I worked as a journalist for ten years. I think I was fairly good at it: I encountered “hacks” pretty early on (by which I mean journalists who write without giving a shit about what they write) and decided I did not want to be one of them.
Good journalism requires diligence, persistence, neutrality, and some form of emotional connection with the subject at hand (these last two are especially difficult to balance, which is why a journalist’s work is always edited by someone else).
As a result, I have learned a useful life-skill, which is the ability to process a piece of text – be it a press release, an article, a blog, or a Facebook post – and quickly sift what is important and pertinent from what is nothing but bumph. This is how I do it.
1 – My own bias
The first question I always ask is this: Do I agree with what the writer has written? Do I share the same beliefs?

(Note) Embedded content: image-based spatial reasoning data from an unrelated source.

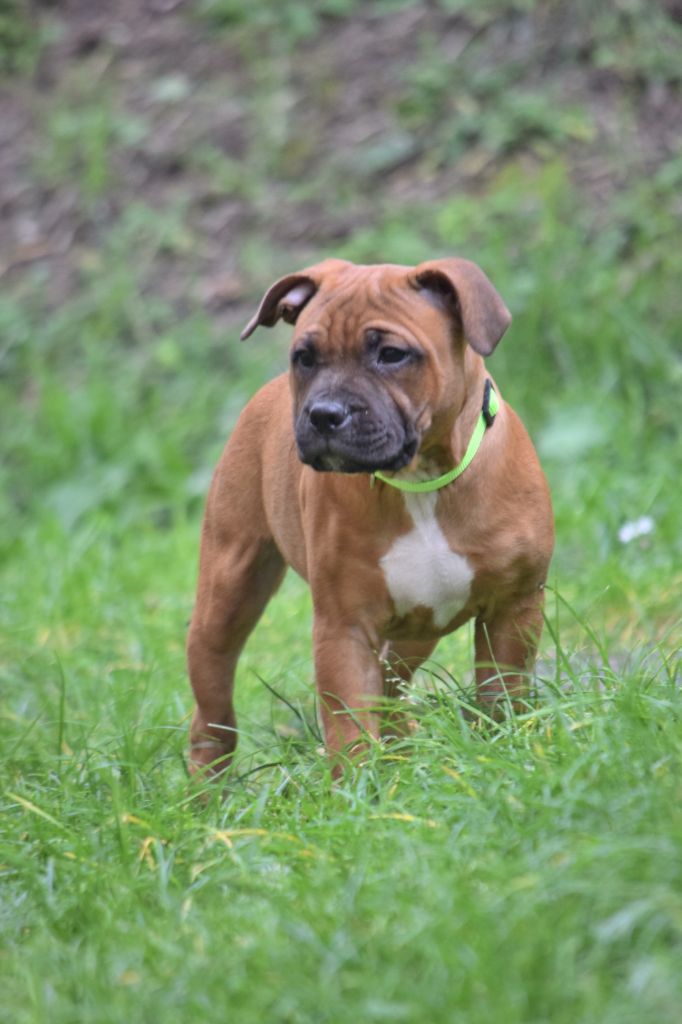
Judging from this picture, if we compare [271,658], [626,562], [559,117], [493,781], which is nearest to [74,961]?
[493,781]

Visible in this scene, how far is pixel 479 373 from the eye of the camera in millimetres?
4457

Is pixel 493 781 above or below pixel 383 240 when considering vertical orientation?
above

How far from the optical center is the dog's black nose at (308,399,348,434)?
3.98 metres

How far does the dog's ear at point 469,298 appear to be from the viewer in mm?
4059

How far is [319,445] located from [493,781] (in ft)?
3.39

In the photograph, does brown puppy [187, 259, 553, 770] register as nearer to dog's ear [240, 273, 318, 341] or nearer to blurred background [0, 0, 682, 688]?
dog's ear [240, 273, 318, 341]

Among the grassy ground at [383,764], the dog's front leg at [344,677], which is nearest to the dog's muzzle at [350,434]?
the dog's front leg at [344,677]

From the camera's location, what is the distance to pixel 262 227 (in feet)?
33.0

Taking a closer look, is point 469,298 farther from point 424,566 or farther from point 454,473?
point 424,566

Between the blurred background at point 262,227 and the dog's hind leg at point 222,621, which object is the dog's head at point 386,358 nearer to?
the dog's hind leg at point 222,621

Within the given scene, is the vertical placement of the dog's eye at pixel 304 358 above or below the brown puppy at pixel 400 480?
above

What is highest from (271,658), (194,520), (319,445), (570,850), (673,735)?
(319,445)

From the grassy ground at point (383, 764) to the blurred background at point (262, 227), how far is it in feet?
0.10

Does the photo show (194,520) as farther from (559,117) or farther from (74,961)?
(74,961)
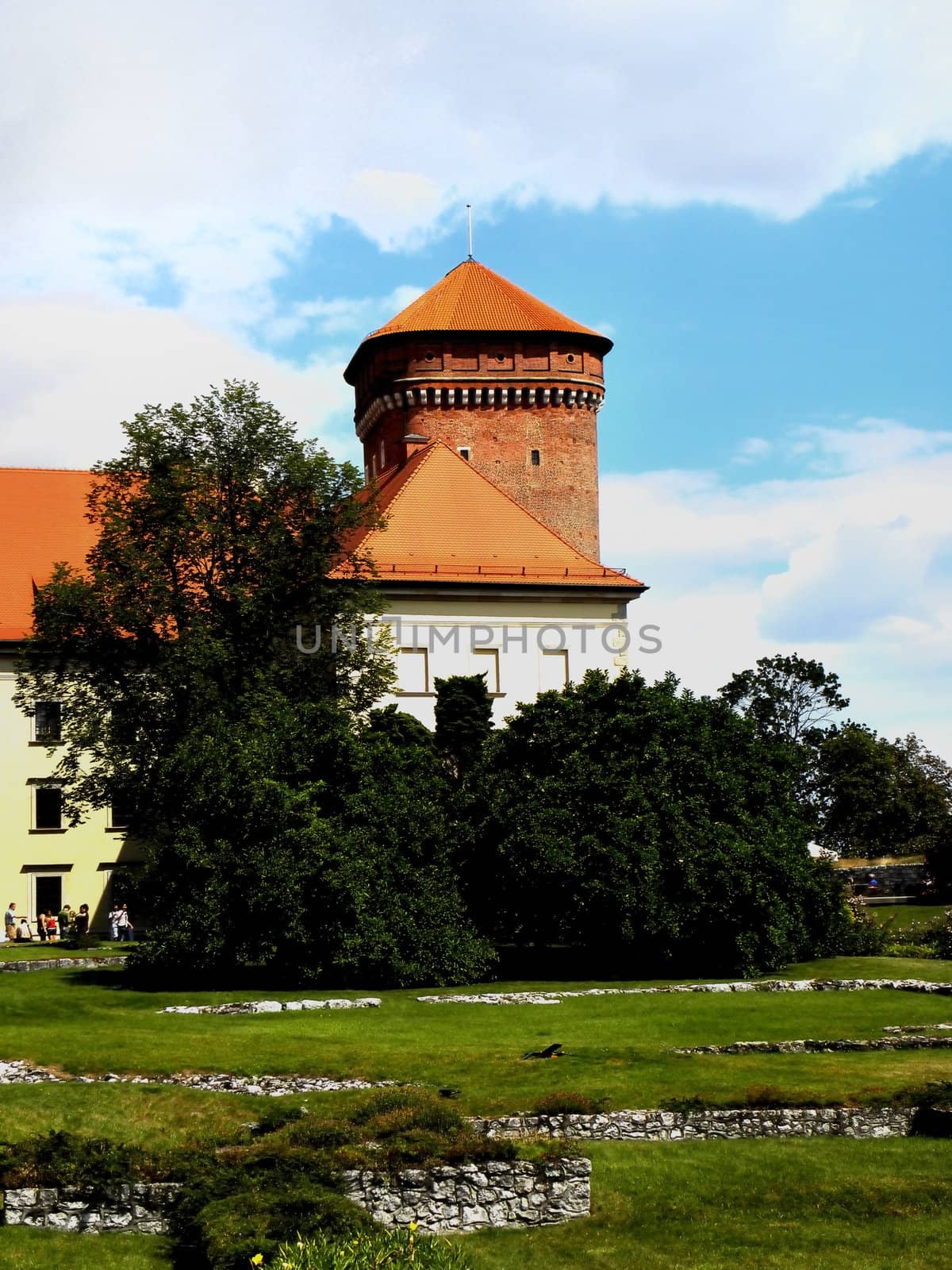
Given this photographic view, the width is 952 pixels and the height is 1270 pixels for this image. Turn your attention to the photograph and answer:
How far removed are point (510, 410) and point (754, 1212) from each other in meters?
52.1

If this is the case, I take especial care: the most dangerous of lies are those we wish to be true, and a sympathy towards the information you are reading will seriously skew your ability to understand it.
2 – The writer’s bias
This is far easier than the above, as you can apply a simple checklist of rules. Why has the writer written this? What is the tone of the prose? Is the writer presenting information, or is he or she trying to convince you of something? Do you get the sense the writer cares about the piece? If so, do they care too much about what they are writing? Does his or her emotional connection to the subject matter override the ability to present a neutral and balanced piece of prose?
What about the writing style? Does the writer employ clear, precise sentences formed from words that are easily understandable? Or do they stuff the piece with pretentious phrases, Latin words in italics, and worn-out metaphors? If the latter is the case, the writer is either not very good, or is more concerned with displaying his or her intellect than in conveying information.

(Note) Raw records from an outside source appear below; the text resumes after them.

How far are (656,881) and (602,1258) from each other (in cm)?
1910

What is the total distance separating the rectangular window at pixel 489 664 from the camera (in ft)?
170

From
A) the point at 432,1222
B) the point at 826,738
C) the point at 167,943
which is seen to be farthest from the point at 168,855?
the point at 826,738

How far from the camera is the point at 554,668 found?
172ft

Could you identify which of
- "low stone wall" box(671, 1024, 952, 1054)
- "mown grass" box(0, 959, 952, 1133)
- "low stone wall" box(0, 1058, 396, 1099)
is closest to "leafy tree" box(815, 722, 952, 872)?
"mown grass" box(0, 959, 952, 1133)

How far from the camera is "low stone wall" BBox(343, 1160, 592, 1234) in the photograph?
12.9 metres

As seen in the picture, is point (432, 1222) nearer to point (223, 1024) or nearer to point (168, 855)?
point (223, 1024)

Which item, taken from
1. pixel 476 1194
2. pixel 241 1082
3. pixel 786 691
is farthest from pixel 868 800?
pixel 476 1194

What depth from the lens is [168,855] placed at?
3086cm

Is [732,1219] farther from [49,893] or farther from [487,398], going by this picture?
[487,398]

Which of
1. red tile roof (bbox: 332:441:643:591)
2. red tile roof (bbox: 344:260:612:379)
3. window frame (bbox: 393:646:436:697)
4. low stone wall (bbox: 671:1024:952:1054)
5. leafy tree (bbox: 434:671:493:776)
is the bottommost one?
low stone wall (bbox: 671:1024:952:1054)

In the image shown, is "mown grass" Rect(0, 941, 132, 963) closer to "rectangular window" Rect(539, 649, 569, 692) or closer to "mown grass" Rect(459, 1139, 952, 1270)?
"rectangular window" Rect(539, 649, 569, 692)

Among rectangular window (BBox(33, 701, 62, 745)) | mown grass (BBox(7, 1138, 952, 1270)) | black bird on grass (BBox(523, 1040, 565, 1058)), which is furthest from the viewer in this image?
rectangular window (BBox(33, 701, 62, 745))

Last of all, ask yourself where this piece has been published. Does the publication have a distinct political bias? Has the information been funded by right- or left-wing think tanks?
This brings me to the title of the piece. The Daily Mail is the most clearly biased publication in the UK – I can say this with authority as I wrote numerous articles for the newspaper while freelancing (they paid well – what more can I say?) and saw how my original text was always rearranged and forced to fit The Mail’s agenda.
So, if you wish to try out the techniques I have outlined, I invite you to do this: spend a month reading a newspaper that is directly opposed to your own political views – The Mail for those of left-wing persuasions, The Guardian for those of the right – and notice how easy it is to spot the things with which you disagree.
Concentrate and focus on how you do this. Then switch back to the other newspaper and try to apply the same process.
We live in an age where the quantity of information we receive has expanded exponentially – we are glutted with the wretched stuff every time we turn on a computer – while the quality of said information has diminished to a proportional degree.
Knowledge is power, but it is necessary to learn how to dig for the diamonds amid the dust heaps.